→ **SUPPLIED TEXT**
[Start of Attachment]

Across campus, Uetz was involved in the Graduate Council, took part in protests against the Vietnam War, and served as a leader in UD’s first Earth Day celebration in 1970, an experience that instilled in him a lifelong commitment to the environment.
That commitment to the environment inspired Uetz to team up with a local lawyer and New Castle County Councilman as they fought to secure the future of White Clay Creek and to oppose the building of a refinery on wetlands in southern New Castle County. Later, when that lawyer ran his first Senate campaign in 1972, Uetz stayed on board as an environmental adviser and speech writer. He produced white papers that helped lay the foundation for the environmental policies and viewpoints of this early-career politician who we now know as the 46th President of the United States, Joseph R. Biden, Jr.
Advice for future scientists
Although much has changed about college life since Uetz was a UD student, the living world is still perilously threatened and Uetz said future ecologists must be ready to address that challenge. He encourages aspiring scientists to explore the multitude of resources available online but also hopes they get out of the classroom as early and as often as possible to benefit from the same breadth of experience he gained during his time as a student. Developing a deep connection and commitment to nature will make new graduates more competitive when they enter the job market, he said. And Uetz knows that Delaware can help foster that connection, especially for aspiring entomologists.

[End of Attachment]

→ **GIVEN MATERIAL**
[Start of Attachment]

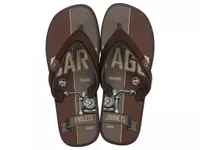 Sandalia Hombre Beige/Marrón Dakar Ad Cartago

[End of Attachment]

→ **WHAT THE TASK ASKS**
Write what comes next in the text about Uetz's years at UD and his advice for future scientists, starting after its final sentence.

→ **THE ANSWER**
“When I came here [to Cincinnati], I met my wife and she had noticed that one of my papers was about the spiders of Delaware so she asked me what was so special about Delaware,” said Uetz. “I told her that it’s a small state that you can traverse in a very short period of time but because of its orientation, Delaware varies in latitude and climate. In the northern part of the state, half of it is above the fall line so you have forests and hills. In the southern part, it’s flat and mostly agricultural or coastal. Those are very different biomes and they provide very different slices of the natural world to see. I’m grateful that I had the opportunity to experience that in Delaware. My education was a real eye-opening experience and that’s what I hope for students of this generation.”